INSTRUCCIONES Y REQUISITOS:
Determine si cada afirmación concuerda con el texto sobre la contaminación del aire: (a) Pekín es la única gran urbe que enfrenta el reto de defender a sus habitantes del aire; (b) algunos ciudadanos que salen a las calles llevan máscaras; (c) la situación descrita corresponde a una película de ficción. Responda sí o no a cada una y cite literalmente las palabras del texto que lo deciden.

TEXTO FUENTE:
En
Colombia, Bogotá y Medellín van a la par con las grandes capitales del mundo y
las autoridades ambientales comienzan a lanzar tímidos llamados ante el peligro
que representa el aire que respiramos.
Algunos de los
ciudadanos que se atreven a salir a las calles llevan máscaras para intentar
protegerse de un aire que no es apto para la respiración humana. No es una
película de ficción apocalíptica, es la realidad de hoy y no es la primera vez
que pasa esto ni Pekín es la única gran urbe que enfrenta el reto de defender a
sus habitantes del aire que puede matar y está matando. Poder respirar es tal
vez el primero de todos los derechos y los seres humanos con nuestra insensatez
estamos vulnerando ese derecho para suicidarnos colectivamente de manera lenta
pero segura.

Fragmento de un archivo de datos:
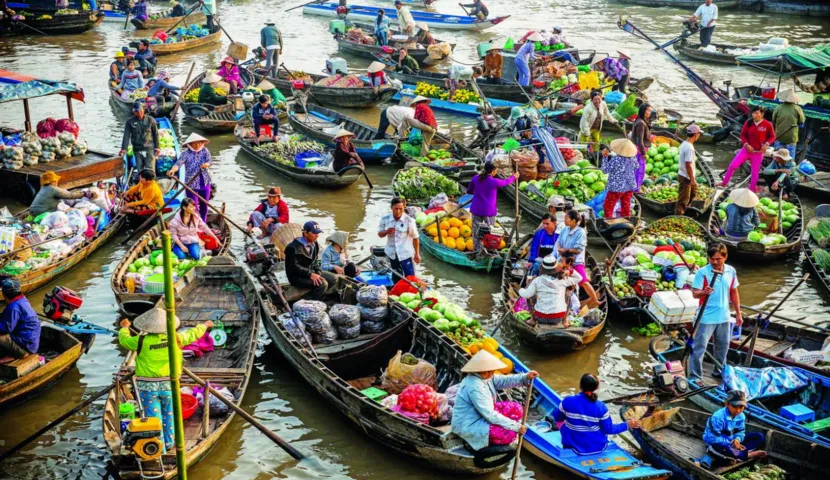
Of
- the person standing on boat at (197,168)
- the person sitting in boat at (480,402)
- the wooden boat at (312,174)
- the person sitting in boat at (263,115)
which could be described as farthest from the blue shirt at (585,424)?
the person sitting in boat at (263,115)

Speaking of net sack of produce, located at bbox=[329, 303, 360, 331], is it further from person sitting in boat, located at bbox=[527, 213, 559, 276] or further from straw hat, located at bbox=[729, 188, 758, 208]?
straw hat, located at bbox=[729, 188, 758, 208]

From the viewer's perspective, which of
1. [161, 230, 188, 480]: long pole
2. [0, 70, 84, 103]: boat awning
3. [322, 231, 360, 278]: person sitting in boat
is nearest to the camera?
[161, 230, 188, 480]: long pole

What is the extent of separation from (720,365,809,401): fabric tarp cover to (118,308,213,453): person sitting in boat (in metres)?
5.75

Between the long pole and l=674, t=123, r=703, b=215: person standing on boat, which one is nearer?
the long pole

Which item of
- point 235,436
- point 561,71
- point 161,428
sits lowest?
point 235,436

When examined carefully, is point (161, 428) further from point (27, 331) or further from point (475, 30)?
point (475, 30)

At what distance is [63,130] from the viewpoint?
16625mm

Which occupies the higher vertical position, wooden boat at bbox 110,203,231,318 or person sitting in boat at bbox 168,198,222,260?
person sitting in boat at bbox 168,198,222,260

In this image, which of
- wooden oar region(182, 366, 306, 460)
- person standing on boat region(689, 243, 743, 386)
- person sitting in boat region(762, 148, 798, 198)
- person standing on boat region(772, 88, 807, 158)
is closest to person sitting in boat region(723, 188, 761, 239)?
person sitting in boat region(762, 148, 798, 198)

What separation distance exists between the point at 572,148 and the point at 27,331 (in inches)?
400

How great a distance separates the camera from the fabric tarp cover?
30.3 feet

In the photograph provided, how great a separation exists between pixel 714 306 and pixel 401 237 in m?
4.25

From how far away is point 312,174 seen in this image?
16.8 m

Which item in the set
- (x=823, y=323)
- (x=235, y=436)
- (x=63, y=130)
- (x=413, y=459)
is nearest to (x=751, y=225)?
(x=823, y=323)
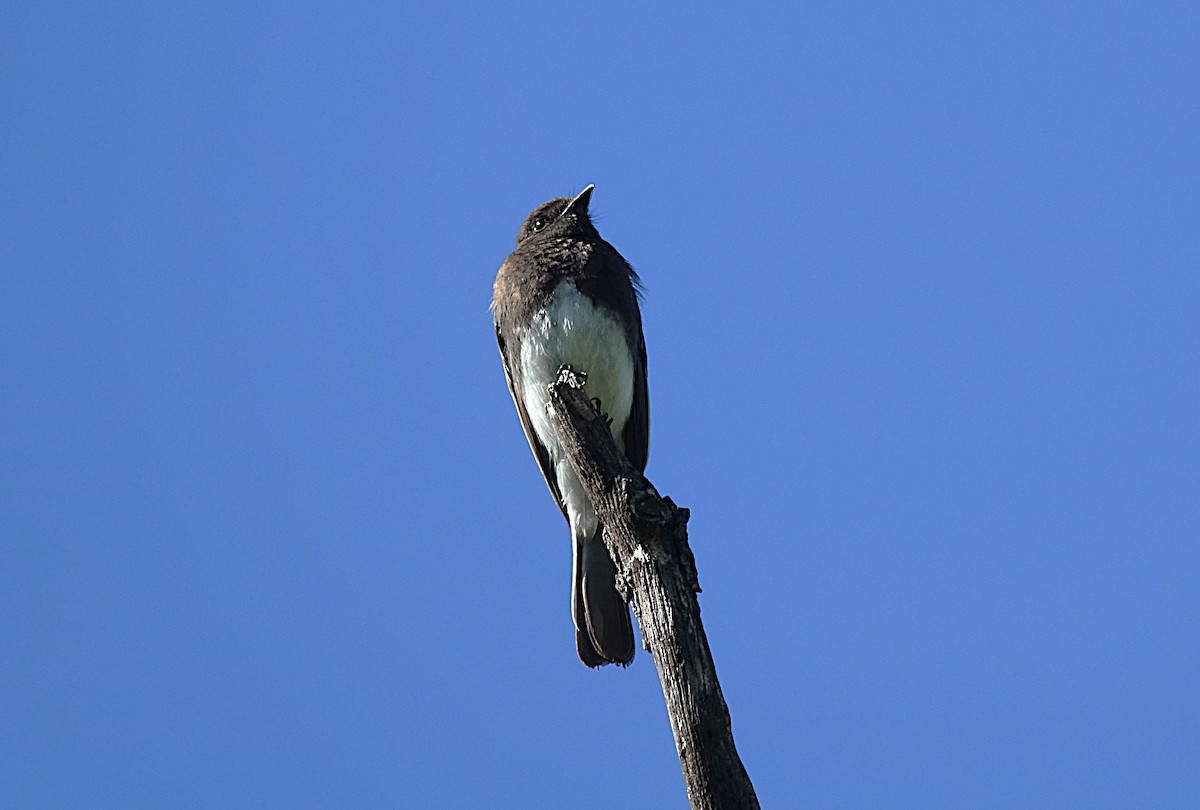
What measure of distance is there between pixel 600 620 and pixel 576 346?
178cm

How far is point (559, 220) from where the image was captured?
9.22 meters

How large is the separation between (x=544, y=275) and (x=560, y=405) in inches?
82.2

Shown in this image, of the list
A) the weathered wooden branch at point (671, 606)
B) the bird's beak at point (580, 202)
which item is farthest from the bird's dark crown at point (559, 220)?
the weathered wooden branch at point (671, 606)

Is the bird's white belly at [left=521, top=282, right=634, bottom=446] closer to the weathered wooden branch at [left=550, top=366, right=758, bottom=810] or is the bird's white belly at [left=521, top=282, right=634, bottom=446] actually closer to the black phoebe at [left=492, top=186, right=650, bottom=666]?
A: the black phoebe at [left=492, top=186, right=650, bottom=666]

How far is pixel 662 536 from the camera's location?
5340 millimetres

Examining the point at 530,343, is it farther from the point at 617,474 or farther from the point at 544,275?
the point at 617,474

RESPUESTA ESPERADA:
(a) No: "ni Pekín es la única gran urbe que enfrenta el reto de defender a sus habitantes del aire que puede matar y está matando".
(b) Sí: "Algunos de los ciudadanos que se atreven a salir a las calles llevan máscaras para intentar protegerse".
(c) No: "No es una película de ficción apocalíptica, es la realidad de hoy".